(Records from a dataset)
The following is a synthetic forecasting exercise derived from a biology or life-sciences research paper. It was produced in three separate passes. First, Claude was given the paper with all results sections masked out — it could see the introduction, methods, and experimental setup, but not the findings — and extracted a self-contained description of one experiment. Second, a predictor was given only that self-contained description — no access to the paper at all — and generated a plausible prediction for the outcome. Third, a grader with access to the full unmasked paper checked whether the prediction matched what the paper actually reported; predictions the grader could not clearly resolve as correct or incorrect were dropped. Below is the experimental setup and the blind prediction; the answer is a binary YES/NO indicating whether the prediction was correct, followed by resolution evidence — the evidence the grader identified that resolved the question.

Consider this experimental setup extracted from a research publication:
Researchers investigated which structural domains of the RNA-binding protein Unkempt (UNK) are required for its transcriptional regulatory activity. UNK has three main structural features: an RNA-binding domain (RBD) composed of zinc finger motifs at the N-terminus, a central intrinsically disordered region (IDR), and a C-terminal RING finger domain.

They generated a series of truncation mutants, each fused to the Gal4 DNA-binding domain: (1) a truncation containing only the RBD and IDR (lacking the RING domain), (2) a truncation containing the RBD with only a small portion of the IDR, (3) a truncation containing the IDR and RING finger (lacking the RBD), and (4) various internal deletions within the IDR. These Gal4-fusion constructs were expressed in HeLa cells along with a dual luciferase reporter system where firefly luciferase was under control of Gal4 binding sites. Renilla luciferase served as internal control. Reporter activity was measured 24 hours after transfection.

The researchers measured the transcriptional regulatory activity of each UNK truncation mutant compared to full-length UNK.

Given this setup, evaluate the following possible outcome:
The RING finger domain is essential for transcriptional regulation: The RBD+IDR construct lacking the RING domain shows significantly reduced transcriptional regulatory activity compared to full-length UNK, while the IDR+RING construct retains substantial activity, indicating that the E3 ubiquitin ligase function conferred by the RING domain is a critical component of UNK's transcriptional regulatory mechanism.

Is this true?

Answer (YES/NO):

◆ **THE PROBLEM**: Check each line above for the word "lacking" and copy every line that has it.

◆ **TASK OUTPUT**:
They generated a series of truncation mutants, each fused to the Gal4 DNA-binding domain: (1) a truncation containing only the RBD and IDR (lacking the RING domain), (2) a truncation containing the RBD with only a small portion of the IDR, (3) a truncation containing the IDR and RING finger (lacking the RBD), and (4) various internal deletions within the IDR. These Gal4-fusion constructs were expressed in HeLa cells along with a dual luciferase reporter system where firefly luciferase was under control of Gal4 binding sites. Renilla luciferase served as internal control. Reporter activity was measured 24 hours after transfection.
The RING finger domain is essential for transcriptional regulation: The RBD+IDR construct lacking the RING domain shows significantly reduced transcriptional regulatory activity compared to full-length UNK, while the IDR+RING construct retains substantial activity, indicating that the E3 ubiquitin ligase function conferred by the RING domain is a critical component of UNK's transcriptional regulatory mechanism.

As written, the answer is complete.